The fact that groups like this have to be used to draw the attention of Universities to the problems that their students are facing is all too shocking. We look out at a world which favours cheap, flawed schemes, such as student vigilantes in the place of police forces. Furthermore, with a potentially-strapped police force, surely the universities should be at work to improve the security situation for their students. For one, they should be in greater contact with the unions that exist within them. Social media, via. Fallowfield Students Group, has brought the age-old question of social responsibility to the surface. But does it mean that anything will change? We’re not yet decided. The Fallowfield don creeps on.

By Samuel Gibbons and Joe French. Investigative credit to Jenny Knowles.

Special thanks to all those who’ve offered their thoughts, opinions, and Facebook posts for the formation of this article.

The featured photo is a real image of the robber described by Jake Walker above.

2 thoughts on “ARTICLE: The Fallowfield Don Lives On – Crime and Fallowfield Students Group

  1. Your article is very misleading. Whilst all crime for Fallowfield Sept – Oct has decreased ever so slightly this year compared to the same period last year, robbery (unarguably the main concern in the area currently) has seen a threefold increase from 8 incidents last year to 26 this year. The perpetrators in a number of these crimes were a trio of young black males which I believe have been arrested in recent weeks after being spotted by patrolling officers.

    The article implies that heightened students’ fear is unfounded and this is not the case. It is very reasonable and logical to feel unsafe walking in this area late at night.

    1. Dear Andrew, I’m pleased to see engagement with this article – in my opinion, an article should never be the end of a story, and debate ought to thrive below them.
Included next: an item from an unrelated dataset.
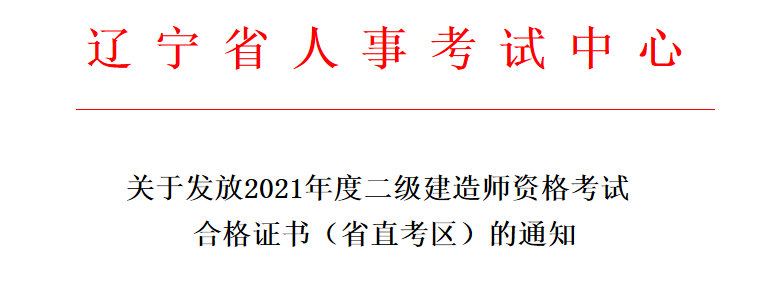 辽宁省人事考试中心

关于发放2021年度二级建造师资格考试合格证书（省直考区）的通知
However, rather than a debate, I find that we have some clear misconceptions about this article to address instead.

      Firstly, we certainly didn’t intend to knock any anxieties about safety – I personally feel that student fear is incredibly valid – I fear for my safety all the time in South Manchester, and was incredibly shaken after my house faced a rather vicious burglary earlier this year. I had hopes that the latter sections of our article, as well as our comments on how FSG has become a useful and comforting space, had made our position clear – a position that is sensitive to high emotion in these trying times.

      Secondly, that’s very interesting about the trio of consistent perpetrators (although purely out of curiosity I might ask why you find that their skin-colour is relevant). This is not information that we had at the time of this article’s production and I’m personally aware that there’s a lot more out there that could form this article further – crime in Fallowfield/South Manchester is a mysterious topic that we don’t feel has been given enough expert attention, which is part of the reason for this article’s production. However, whilst we did release the facts about the Fallowfield crime stats, we did make sure to voice our doubts about their validity (see the comment on Withington stats).
      So, whilst we did not intend to reach a certain conclusion on the possibility of a crime increase in South Manchester, we rather sought to explore Fallowfield Students Group as an outlet for an understandable fear and anxiety, as well as the external responses that it has created. What I can certainly appreciate and glean from your comment, is that we might have made a line of argument clearer and more focused, however.

      Thanks for reading, and an even greater thanks for commenting since I personally believe that communication is key to all developments. I also welcome you to share your sources regarding the trio and the threefold increase in burglaries as well, for other readers to take into account.